La darbouka était l’instrument choisi du moment, et les Titine et Taita s’en donnaient à cœur joie. 

Quant aux hommes, c’était là l’occasion pour eux de célébrer à leur manière, aussi bien le grand Rabbin, connu pour son amour à la Boukha , que d’honorer la liqueur de figue devenue sacrée. 

Flirter avec l’ivresse en ce jour précis était considéré comme le meilleur des souhaits. 

Vers la fin des festivités, les plus démunis s’offraient, tels des glaneurs, tout ce qui était encore comestibles. Les bougies n’étaient pas en reste, elles allaient dans les couffins des nécessiteux. 

Cette seouda, connue par des générations de juifs tunisiens, considérée comme très importante, autant que celle de JERBA, de Nabeul, de Testour ou du Kef, ne draine aujourd’hui que qqs familles attachées à la tradition. 

Ce qui pour autant, ne nous dispense pas de l’oublier puisque nous allumons encore des veilleuses dans nos foyers, là où nous vivons. 

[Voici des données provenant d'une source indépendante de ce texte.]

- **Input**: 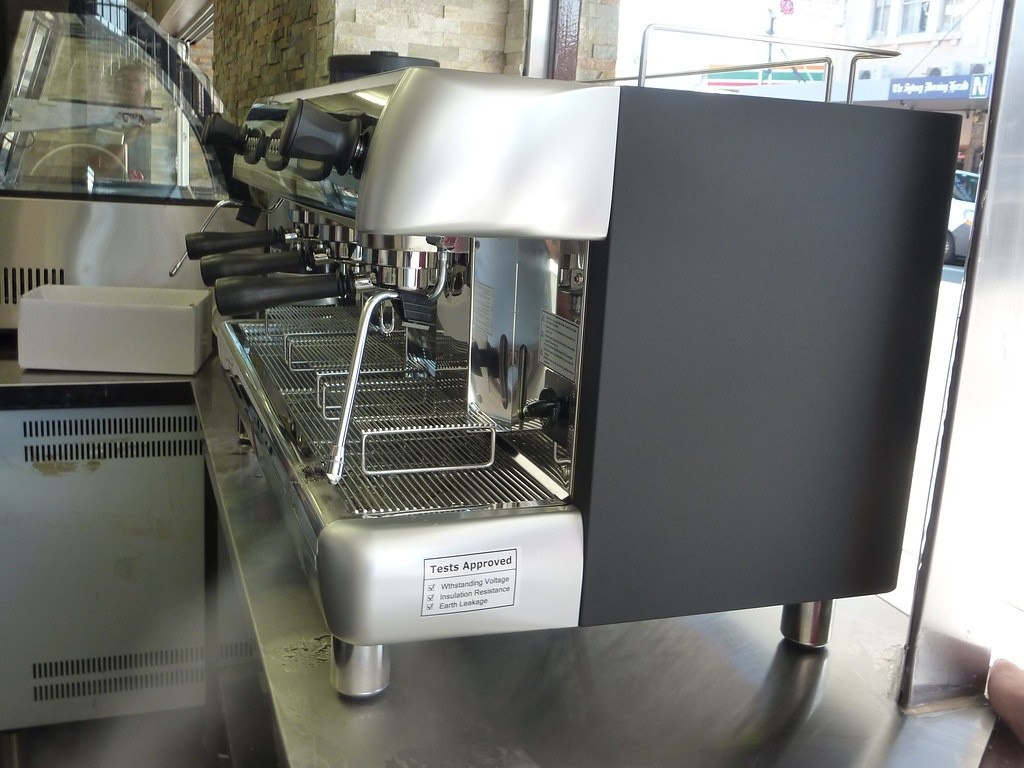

Le témoin-relais est toujours d’actualité. 

La flamme du souvenir du grand saint ne s’éteindra jamais tant que nous, juifs tunisiens et descendants, perpétueront encore la tradition. 

Le Tombeau du grand Rabbin fut par la suite dans les années 1960, transféré au Borgel, avec trois autres grands saints. 

Situé à qqs cent mètres, dans l’allée centrale, de la rentrée avenue Hedi Chaker, coté des granas, le monument reçoit encore qqs nostalgiques du passé. 
Sous la coupole, battit juste à côté, sont gravés les noms des membres des familles juives déportées et mortes durant l’occupation allemande, z’al. 

Les bougies en surnombre ne sont plus qu’un souvenir et elles ne fleuriront plus, comme avant, ce que nous portons dans nos cœurs.